自然の中に置かれると人は何を、どう、考えるのか、ゆっくり対話しながら生きたい

キノコの教え

※10月8日、道新の朝刊コラム「卓上四季」に含蓄深い文章が載っていた。その一部を紹介してみたい。

『▼満天の星空を背景に、森で息づく妖しい緑光。日曜日の本紙朝刊1面に、後志管内黒松内町のブナ林で撮影された「ツキヨタケ」」の写真が載った。
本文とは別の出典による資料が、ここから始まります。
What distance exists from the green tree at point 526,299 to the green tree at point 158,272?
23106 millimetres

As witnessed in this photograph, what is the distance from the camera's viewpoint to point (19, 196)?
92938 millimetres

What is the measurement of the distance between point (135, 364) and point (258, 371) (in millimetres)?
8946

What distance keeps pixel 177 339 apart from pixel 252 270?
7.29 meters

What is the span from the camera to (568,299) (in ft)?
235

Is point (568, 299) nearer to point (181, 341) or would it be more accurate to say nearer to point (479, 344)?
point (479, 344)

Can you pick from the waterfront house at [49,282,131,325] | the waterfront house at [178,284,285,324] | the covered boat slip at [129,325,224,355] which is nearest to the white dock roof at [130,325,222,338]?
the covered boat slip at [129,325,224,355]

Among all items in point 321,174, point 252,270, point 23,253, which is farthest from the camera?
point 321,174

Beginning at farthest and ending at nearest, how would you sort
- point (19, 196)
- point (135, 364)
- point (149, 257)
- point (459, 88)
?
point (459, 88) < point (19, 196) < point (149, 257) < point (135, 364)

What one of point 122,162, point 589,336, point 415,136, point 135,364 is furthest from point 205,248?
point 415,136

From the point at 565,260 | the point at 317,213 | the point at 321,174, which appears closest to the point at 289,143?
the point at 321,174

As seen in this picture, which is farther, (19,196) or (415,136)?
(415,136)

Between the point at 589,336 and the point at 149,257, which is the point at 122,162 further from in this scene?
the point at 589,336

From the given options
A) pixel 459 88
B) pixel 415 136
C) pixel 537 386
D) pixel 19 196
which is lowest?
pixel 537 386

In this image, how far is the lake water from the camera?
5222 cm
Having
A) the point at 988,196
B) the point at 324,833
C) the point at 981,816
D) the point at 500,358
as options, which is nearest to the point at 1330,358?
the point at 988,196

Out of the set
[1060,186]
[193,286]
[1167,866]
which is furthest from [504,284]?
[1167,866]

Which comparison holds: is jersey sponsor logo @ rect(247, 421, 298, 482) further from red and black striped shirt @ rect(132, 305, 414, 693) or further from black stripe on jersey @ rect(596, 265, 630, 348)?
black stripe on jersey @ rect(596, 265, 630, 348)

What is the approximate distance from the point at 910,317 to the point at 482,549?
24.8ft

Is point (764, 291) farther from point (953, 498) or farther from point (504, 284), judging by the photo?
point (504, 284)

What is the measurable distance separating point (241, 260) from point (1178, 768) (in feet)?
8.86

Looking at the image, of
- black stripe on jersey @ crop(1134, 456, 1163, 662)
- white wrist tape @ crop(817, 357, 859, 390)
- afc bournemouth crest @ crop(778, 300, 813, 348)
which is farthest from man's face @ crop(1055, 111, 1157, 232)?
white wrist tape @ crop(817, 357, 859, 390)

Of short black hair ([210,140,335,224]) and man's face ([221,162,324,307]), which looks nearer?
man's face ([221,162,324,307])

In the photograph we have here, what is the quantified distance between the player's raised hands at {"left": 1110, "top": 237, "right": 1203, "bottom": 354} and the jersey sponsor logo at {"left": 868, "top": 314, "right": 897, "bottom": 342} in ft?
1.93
(中略)
▼歳時記の「秋」の項に、俳人飯田龍太のこんな句があった。<月夜茸山の寝息の思はるる>。深まりゆく秋の夜長。山や森の生きとし生けるものたちは、どんな夢を見ているのだろう。
▼素人考えで、キノコなど菌類は「われわれ動物よりも劣るもの」という偏見を持っていたが、そうではないらしい。6億年前の先カンブリア時代から地球の先住者として暮らし、生態系を支えてきた。
▼動物も菌類も植物のように自分で自分を養うことはできない。が、「弱肉強食」の原理を生きる動物とは異なり、キノコは植物と生き残る「共生」の道を歩む。
▼菌類学者小川眞さんは「キノコの教え」(岩波新書)で<それはたやすい生き方ではない>と書く。相手を対等と認められるか、「優越感と劣等感」「嫉妬と羨望」を乗り越え、折り合えるか―。森のキノコたちは、人の世のあり方も問うているのかもしれない。
▼きょうは「寒露」。ツキヨタケのかさにも露の結ぶころ。さえざえとした気に頭を冷やし、森のささやき、吐息に耳を澄ます』。

※いやぁ自然に学ぶことは多い。たやすい生き方ではないが「共生」の道を選ぶ…。アメリカ共和党議員に読ませたいコラムだ。耳を澄ましてごらん!ホラッ、広大な“新大陸”の大地に「民の呻き」が響いてる…。

★写真はササクレトヨタケ。食(ただし、幼菌のみ)。和洋ともに合うという。名前通り一夜で液化する。